• [Aufgaben]
1) Zähle alle Tipps auf, die man laut dem Text zur Lagerwartung im Tech Talk liest.
2) Gib aus dem Text zur Lagerwartung den Abschnitt von „## Cat (8. November“ bis einschließlich „auf der Lagerfläche.“ wortgetreu wieder.

• [Vorliegender Text]
• • • • •
# Lager warten



## SlayMe (7. November 2004)

Hallo,
nein, ich will nicht auf die Lager warten, ich will wissen wie man Lager wartet.
Also, ich habe ein 2003er Slayer und wollte mal wissen was für dessen Lager am besten ist. 
Im Tech Talk liest man ja die verschiedensten Tipps: von "gar nix machen" bis "regelmäßig fetten" oder auch "Kriechöl reinsprayen".
Aber was ist nun für die Leichtgängigkeit und Haltbarkeit der Lager am besten? Und welche Pflegeprodukte sind zu empfehlen?
Danke für eure Ratschläge.


----------



## Cat (8. November 2004)

Beim Modell 2003 sind doch auch Gleitlager eingesetzt oder ?

Gleitlager werden nie geschmiert.
Die Iglidur Kunststoffcompounds ( von Igus ) sind für den Einsatz ohne Schmierung ausgelegt. Das einzige was man machen kann, ist eine Säuberung 
( sofern man die Schrauben gelöst kriegt   , denn auch in die Gleitlager
kommt mit der Zeit Dreck rein und macht Riefen auf der Lagerfläche.
• • • • •
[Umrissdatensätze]

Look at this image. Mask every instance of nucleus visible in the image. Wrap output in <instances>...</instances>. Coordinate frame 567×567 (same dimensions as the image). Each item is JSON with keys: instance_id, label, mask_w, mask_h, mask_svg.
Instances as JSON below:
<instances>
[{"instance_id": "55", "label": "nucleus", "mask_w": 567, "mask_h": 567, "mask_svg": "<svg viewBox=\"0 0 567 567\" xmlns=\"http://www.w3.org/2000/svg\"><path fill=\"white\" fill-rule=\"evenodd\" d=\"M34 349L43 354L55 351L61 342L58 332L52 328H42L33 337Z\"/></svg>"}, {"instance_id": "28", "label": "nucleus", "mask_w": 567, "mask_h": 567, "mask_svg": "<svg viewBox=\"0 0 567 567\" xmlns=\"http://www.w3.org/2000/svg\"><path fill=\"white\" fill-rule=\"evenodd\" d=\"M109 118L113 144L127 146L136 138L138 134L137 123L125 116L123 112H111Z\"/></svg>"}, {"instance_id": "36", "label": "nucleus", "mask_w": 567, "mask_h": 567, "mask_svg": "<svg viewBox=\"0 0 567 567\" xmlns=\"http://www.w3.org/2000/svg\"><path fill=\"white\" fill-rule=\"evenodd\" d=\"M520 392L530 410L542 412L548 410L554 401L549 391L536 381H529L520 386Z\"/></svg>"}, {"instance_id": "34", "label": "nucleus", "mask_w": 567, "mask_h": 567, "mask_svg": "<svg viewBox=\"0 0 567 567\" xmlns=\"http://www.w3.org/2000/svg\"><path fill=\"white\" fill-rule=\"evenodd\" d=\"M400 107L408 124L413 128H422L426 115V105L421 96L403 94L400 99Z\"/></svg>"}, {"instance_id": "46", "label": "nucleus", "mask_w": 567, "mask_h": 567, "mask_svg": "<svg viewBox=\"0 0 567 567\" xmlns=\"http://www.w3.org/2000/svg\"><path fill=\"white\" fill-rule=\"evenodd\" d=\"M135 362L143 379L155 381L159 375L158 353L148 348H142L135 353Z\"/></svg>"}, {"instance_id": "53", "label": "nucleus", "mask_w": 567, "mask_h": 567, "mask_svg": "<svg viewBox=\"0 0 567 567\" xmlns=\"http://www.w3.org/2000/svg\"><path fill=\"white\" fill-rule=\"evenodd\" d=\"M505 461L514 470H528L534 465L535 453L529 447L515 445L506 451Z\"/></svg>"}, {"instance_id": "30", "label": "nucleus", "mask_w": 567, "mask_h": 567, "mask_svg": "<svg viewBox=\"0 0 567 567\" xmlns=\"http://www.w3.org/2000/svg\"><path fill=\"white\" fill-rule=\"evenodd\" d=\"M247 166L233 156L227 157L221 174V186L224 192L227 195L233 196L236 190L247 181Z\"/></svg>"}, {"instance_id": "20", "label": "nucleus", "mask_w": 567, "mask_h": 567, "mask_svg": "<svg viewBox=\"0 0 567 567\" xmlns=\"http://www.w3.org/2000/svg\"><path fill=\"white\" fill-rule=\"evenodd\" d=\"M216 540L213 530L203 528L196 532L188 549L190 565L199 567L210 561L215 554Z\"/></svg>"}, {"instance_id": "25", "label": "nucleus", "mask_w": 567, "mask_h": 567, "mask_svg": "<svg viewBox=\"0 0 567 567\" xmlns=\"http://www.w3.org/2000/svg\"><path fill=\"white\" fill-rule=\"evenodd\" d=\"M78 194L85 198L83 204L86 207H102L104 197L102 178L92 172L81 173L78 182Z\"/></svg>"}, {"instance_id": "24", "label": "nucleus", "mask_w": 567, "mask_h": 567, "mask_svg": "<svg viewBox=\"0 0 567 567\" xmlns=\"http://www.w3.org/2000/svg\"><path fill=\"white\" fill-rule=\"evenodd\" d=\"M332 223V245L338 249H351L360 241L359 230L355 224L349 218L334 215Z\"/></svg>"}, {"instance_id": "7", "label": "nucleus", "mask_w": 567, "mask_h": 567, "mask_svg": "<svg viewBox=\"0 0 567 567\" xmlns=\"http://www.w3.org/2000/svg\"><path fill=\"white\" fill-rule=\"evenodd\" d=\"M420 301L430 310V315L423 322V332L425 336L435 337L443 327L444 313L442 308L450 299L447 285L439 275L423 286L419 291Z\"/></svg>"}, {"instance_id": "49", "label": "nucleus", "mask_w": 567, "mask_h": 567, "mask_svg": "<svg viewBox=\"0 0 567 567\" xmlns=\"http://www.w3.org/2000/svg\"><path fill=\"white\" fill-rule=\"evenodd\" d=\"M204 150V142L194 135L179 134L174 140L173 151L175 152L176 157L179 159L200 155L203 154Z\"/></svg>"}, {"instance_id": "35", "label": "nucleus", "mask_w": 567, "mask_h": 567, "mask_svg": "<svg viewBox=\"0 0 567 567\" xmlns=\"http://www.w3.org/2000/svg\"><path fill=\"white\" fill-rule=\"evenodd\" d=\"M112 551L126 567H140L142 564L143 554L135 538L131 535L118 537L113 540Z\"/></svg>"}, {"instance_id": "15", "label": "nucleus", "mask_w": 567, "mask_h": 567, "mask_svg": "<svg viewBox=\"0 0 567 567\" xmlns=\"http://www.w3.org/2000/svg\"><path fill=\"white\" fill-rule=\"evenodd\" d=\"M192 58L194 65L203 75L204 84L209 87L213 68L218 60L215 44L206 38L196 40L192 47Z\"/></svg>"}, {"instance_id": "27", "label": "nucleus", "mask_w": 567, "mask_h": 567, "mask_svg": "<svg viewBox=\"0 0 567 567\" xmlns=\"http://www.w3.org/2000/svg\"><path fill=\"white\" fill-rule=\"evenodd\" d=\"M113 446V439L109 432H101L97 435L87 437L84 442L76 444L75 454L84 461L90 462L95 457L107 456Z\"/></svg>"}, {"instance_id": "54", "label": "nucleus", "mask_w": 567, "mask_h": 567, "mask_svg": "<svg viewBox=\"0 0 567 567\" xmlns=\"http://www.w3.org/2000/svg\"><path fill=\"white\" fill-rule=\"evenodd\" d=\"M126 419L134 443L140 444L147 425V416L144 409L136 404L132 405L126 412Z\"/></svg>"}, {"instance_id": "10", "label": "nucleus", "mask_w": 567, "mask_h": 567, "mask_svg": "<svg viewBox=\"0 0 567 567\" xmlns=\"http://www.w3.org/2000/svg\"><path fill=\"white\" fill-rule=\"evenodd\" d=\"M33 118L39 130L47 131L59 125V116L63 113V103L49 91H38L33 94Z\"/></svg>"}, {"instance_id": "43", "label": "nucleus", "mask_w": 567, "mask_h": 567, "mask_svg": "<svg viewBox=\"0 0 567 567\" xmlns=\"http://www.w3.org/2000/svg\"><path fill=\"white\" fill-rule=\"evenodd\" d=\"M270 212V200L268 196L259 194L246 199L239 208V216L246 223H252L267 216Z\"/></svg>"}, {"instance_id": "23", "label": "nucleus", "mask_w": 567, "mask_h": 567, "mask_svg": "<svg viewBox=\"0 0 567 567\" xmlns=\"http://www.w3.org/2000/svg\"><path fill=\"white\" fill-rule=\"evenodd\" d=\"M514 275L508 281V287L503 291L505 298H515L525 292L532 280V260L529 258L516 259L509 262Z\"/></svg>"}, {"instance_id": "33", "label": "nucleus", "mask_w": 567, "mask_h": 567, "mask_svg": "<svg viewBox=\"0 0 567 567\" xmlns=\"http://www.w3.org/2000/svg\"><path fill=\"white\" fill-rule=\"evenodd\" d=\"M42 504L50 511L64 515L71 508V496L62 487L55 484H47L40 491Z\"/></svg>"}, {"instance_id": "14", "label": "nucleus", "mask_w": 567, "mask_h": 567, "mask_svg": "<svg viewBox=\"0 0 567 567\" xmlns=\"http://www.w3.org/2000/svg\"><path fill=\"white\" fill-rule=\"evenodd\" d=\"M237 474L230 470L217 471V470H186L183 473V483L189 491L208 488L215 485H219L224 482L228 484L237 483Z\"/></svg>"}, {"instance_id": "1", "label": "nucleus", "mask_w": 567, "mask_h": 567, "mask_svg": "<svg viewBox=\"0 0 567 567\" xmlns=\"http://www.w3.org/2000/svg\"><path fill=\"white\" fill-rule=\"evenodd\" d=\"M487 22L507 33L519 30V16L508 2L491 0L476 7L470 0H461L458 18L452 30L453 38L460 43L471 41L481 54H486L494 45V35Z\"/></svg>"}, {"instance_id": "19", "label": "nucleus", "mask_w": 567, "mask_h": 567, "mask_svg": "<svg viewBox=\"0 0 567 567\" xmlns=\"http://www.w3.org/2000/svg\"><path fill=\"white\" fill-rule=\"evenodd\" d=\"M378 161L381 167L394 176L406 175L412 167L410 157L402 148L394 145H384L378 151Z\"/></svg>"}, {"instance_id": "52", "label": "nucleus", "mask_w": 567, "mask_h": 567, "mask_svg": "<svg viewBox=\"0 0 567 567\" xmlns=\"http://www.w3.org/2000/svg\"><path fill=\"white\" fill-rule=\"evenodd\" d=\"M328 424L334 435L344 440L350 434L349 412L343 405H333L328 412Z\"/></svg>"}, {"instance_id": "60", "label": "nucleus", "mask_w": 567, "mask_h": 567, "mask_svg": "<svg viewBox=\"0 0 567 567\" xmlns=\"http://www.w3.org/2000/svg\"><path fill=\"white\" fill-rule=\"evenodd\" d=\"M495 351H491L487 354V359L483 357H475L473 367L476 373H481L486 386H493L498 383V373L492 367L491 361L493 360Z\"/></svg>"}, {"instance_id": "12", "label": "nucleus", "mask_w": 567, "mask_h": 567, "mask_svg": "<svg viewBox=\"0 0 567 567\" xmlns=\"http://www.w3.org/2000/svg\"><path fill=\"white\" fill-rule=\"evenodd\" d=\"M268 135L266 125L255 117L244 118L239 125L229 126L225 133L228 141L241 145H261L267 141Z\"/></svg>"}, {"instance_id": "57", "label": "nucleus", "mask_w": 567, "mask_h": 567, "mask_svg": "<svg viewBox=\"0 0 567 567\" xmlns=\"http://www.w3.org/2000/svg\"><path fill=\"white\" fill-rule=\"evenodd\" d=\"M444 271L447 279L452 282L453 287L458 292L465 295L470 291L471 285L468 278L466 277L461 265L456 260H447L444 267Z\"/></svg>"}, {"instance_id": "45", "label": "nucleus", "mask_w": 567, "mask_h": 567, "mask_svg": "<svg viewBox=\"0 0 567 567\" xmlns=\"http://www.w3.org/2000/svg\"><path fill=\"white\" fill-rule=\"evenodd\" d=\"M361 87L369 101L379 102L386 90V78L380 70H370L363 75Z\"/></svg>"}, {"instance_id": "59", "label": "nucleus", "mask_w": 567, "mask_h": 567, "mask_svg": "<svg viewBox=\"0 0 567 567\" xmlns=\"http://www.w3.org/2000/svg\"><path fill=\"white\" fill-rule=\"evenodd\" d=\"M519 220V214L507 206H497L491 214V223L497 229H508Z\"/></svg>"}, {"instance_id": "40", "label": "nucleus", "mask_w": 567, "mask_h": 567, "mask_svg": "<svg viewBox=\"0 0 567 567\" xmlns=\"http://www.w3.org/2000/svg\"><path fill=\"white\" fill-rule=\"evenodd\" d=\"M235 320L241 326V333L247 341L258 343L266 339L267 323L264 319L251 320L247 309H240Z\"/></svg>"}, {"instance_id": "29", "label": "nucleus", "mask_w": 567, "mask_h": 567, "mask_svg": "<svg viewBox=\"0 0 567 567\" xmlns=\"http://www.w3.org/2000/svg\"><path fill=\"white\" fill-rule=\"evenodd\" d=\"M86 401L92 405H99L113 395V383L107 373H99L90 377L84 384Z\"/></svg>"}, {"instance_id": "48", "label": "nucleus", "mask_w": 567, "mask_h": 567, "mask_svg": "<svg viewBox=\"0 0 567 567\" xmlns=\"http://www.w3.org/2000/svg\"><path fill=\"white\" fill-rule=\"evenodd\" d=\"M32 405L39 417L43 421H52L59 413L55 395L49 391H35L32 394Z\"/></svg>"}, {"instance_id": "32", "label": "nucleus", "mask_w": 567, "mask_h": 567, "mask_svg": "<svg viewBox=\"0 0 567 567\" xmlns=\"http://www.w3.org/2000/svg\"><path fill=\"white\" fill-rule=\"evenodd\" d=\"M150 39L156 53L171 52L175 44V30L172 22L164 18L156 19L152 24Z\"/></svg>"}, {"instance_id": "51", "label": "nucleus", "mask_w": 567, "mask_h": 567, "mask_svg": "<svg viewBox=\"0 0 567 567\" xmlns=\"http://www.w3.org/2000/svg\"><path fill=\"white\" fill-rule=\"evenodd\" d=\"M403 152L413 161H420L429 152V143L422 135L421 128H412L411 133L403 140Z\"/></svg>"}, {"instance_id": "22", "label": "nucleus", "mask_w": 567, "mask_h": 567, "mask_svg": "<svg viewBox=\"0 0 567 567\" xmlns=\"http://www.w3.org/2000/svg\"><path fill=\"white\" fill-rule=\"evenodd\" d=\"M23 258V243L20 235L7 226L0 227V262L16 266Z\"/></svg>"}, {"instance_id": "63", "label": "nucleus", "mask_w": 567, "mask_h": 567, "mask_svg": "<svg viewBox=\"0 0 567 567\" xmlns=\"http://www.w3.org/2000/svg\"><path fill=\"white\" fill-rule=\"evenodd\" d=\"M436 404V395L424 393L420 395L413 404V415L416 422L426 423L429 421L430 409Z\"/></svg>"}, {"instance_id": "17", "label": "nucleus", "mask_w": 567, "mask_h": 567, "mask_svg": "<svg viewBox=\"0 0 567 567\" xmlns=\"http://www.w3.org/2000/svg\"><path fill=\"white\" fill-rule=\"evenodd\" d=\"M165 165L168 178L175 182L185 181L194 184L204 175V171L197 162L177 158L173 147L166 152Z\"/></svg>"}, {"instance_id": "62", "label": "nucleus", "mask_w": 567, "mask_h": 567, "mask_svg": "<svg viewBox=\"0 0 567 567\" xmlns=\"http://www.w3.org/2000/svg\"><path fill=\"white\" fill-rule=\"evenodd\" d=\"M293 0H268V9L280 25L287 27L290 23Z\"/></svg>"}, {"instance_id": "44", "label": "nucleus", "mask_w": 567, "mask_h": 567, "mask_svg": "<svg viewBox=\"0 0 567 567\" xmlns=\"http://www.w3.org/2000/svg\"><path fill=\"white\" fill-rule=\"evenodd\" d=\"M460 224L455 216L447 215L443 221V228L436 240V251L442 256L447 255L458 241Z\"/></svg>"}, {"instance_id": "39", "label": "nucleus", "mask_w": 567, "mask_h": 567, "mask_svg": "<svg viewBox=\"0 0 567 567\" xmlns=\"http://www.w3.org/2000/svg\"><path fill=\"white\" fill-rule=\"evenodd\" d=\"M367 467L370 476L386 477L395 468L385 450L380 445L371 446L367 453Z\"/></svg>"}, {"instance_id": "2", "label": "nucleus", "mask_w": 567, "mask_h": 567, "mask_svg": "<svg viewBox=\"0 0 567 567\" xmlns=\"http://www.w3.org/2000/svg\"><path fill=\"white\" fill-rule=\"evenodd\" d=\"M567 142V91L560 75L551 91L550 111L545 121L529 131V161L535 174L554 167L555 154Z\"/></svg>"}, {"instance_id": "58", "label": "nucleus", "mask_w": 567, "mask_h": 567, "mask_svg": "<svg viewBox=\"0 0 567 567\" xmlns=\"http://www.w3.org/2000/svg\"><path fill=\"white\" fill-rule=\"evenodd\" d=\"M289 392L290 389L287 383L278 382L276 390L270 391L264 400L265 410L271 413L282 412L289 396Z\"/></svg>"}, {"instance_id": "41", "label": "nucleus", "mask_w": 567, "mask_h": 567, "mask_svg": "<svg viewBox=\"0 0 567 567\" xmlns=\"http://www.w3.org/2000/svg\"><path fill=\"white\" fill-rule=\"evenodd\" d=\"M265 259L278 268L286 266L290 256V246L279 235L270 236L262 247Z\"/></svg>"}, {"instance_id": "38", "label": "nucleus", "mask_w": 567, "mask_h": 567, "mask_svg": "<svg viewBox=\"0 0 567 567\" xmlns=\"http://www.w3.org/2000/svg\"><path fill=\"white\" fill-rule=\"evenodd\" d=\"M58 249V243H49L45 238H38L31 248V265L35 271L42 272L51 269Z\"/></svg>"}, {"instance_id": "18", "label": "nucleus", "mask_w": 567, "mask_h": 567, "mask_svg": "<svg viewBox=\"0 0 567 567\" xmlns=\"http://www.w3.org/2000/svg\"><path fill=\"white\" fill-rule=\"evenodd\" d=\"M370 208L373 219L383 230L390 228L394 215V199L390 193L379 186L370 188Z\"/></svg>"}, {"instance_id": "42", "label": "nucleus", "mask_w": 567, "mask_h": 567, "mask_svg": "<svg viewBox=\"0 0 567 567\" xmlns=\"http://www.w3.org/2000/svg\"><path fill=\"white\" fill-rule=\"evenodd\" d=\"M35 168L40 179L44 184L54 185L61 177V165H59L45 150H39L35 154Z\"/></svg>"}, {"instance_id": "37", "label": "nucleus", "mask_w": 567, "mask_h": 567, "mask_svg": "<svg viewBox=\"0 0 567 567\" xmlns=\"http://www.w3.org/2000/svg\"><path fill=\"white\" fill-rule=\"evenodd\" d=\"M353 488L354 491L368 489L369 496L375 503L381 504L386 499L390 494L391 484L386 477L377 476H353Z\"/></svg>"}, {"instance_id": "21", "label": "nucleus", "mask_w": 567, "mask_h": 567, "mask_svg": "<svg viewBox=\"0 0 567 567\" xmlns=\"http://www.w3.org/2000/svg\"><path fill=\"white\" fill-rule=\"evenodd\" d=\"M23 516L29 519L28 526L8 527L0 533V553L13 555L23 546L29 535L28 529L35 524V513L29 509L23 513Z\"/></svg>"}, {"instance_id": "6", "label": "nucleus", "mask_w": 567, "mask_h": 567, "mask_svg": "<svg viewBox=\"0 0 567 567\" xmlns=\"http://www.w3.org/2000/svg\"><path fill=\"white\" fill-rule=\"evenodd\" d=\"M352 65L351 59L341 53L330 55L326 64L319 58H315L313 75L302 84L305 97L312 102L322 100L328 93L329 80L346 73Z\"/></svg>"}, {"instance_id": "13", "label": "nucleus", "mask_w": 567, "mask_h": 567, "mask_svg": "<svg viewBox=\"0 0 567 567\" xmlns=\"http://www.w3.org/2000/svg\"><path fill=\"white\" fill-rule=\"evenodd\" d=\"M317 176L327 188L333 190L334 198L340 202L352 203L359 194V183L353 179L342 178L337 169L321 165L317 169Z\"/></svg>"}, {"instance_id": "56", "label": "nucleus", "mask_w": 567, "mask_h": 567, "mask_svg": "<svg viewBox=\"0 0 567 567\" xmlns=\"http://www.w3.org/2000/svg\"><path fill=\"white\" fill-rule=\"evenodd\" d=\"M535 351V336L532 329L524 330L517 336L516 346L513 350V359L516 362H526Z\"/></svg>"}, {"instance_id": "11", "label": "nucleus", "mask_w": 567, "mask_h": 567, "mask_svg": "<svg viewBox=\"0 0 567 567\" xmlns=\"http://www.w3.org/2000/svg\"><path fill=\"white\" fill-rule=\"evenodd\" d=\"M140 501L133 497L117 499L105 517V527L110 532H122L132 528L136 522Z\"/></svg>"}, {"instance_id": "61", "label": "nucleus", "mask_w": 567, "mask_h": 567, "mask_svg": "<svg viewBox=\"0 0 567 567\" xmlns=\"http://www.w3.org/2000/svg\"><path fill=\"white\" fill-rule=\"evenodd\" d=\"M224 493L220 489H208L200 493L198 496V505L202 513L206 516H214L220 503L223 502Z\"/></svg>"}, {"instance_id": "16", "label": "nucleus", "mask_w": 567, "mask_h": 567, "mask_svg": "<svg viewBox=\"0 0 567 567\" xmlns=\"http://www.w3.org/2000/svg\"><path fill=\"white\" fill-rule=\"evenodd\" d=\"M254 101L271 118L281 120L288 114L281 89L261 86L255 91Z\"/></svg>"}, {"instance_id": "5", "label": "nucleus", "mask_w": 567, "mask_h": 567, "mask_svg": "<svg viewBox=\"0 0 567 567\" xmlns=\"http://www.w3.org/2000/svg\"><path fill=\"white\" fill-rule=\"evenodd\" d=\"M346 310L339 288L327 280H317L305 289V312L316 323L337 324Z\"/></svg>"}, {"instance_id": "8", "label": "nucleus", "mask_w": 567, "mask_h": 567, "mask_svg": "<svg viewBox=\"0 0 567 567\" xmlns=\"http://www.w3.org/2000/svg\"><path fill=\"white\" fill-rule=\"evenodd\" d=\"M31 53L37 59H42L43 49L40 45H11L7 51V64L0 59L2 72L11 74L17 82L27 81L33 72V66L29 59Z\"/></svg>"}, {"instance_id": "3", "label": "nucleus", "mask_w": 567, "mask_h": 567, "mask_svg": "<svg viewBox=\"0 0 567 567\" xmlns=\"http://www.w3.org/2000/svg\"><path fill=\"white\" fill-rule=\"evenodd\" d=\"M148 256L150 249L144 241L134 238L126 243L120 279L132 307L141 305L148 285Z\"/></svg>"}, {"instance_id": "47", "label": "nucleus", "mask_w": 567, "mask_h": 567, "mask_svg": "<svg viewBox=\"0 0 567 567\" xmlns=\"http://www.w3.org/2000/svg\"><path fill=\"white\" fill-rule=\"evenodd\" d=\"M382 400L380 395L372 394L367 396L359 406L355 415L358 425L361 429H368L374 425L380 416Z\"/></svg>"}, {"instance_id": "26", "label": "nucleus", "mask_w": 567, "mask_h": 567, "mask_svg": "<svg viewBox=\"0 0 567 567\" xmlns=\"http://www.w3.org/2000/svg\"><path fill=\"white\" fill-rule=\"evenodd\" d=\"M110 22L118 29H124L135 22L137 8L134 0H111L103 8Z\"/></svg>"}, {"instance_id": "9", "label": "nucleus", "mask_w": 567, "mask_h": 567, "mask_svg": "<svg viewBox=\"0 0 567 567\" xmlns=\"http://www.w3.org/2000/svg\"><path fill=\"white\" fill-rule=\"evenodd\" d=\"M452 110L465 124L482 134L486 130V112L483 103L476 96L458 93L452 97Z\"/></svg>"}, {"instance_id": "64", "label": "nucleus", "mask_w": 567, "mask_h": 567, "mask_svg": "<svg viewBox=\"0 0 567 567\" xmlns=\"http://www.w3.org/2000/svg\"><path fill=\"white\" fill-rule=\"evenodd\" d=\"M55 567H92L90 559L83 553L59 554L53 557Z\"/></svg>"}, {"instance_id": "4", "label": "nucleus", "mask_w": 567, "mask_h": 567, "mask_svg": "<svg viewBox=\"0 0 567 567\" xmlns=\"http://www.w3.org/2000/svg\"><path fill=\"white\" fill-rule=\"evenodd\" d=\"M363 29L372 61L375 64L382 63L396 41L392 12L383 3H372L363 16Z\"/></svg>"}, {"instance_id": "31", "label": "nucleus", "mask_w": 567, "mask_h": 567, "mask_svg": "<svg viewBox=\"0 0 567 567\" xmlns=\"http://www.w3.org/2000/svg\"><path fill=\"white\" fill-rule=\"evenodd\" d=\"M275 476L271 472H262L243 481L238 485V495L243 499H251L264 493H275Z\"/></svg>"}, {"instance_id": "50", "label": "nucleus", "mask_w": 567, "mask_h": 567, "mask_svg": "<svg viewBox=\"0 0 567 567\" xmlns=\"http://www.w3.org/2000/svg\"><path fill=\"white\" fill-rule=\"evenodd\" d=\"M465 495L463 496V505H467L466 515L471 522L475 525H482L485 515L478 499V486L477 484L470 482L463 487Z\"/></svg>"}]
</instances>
• • • • •
• [Lösungen]
1)
- „gar nix machen“
- „regelmäßig fetten“
- „Kriechöl reinsprayen“

2)
## Cat (8. November 2004)

Beim Modell 2003 sind doch auch Gleitlager eingesetzt oder ?

Gleitlager werden nie geschmiert.
Die Iglidur Kunststoffcompounds ( von Igus ) sind für den Einsatz ohne Schmierung ausgelegt. Das einzige was man machen kann, ist eine Säuberung 
( sofern man die Schrauben gelöst kriegt   , denn auch in die Gleitlager
kommt mit der Zeit Dreck rein und macht Riefen auf der Lagerfläche.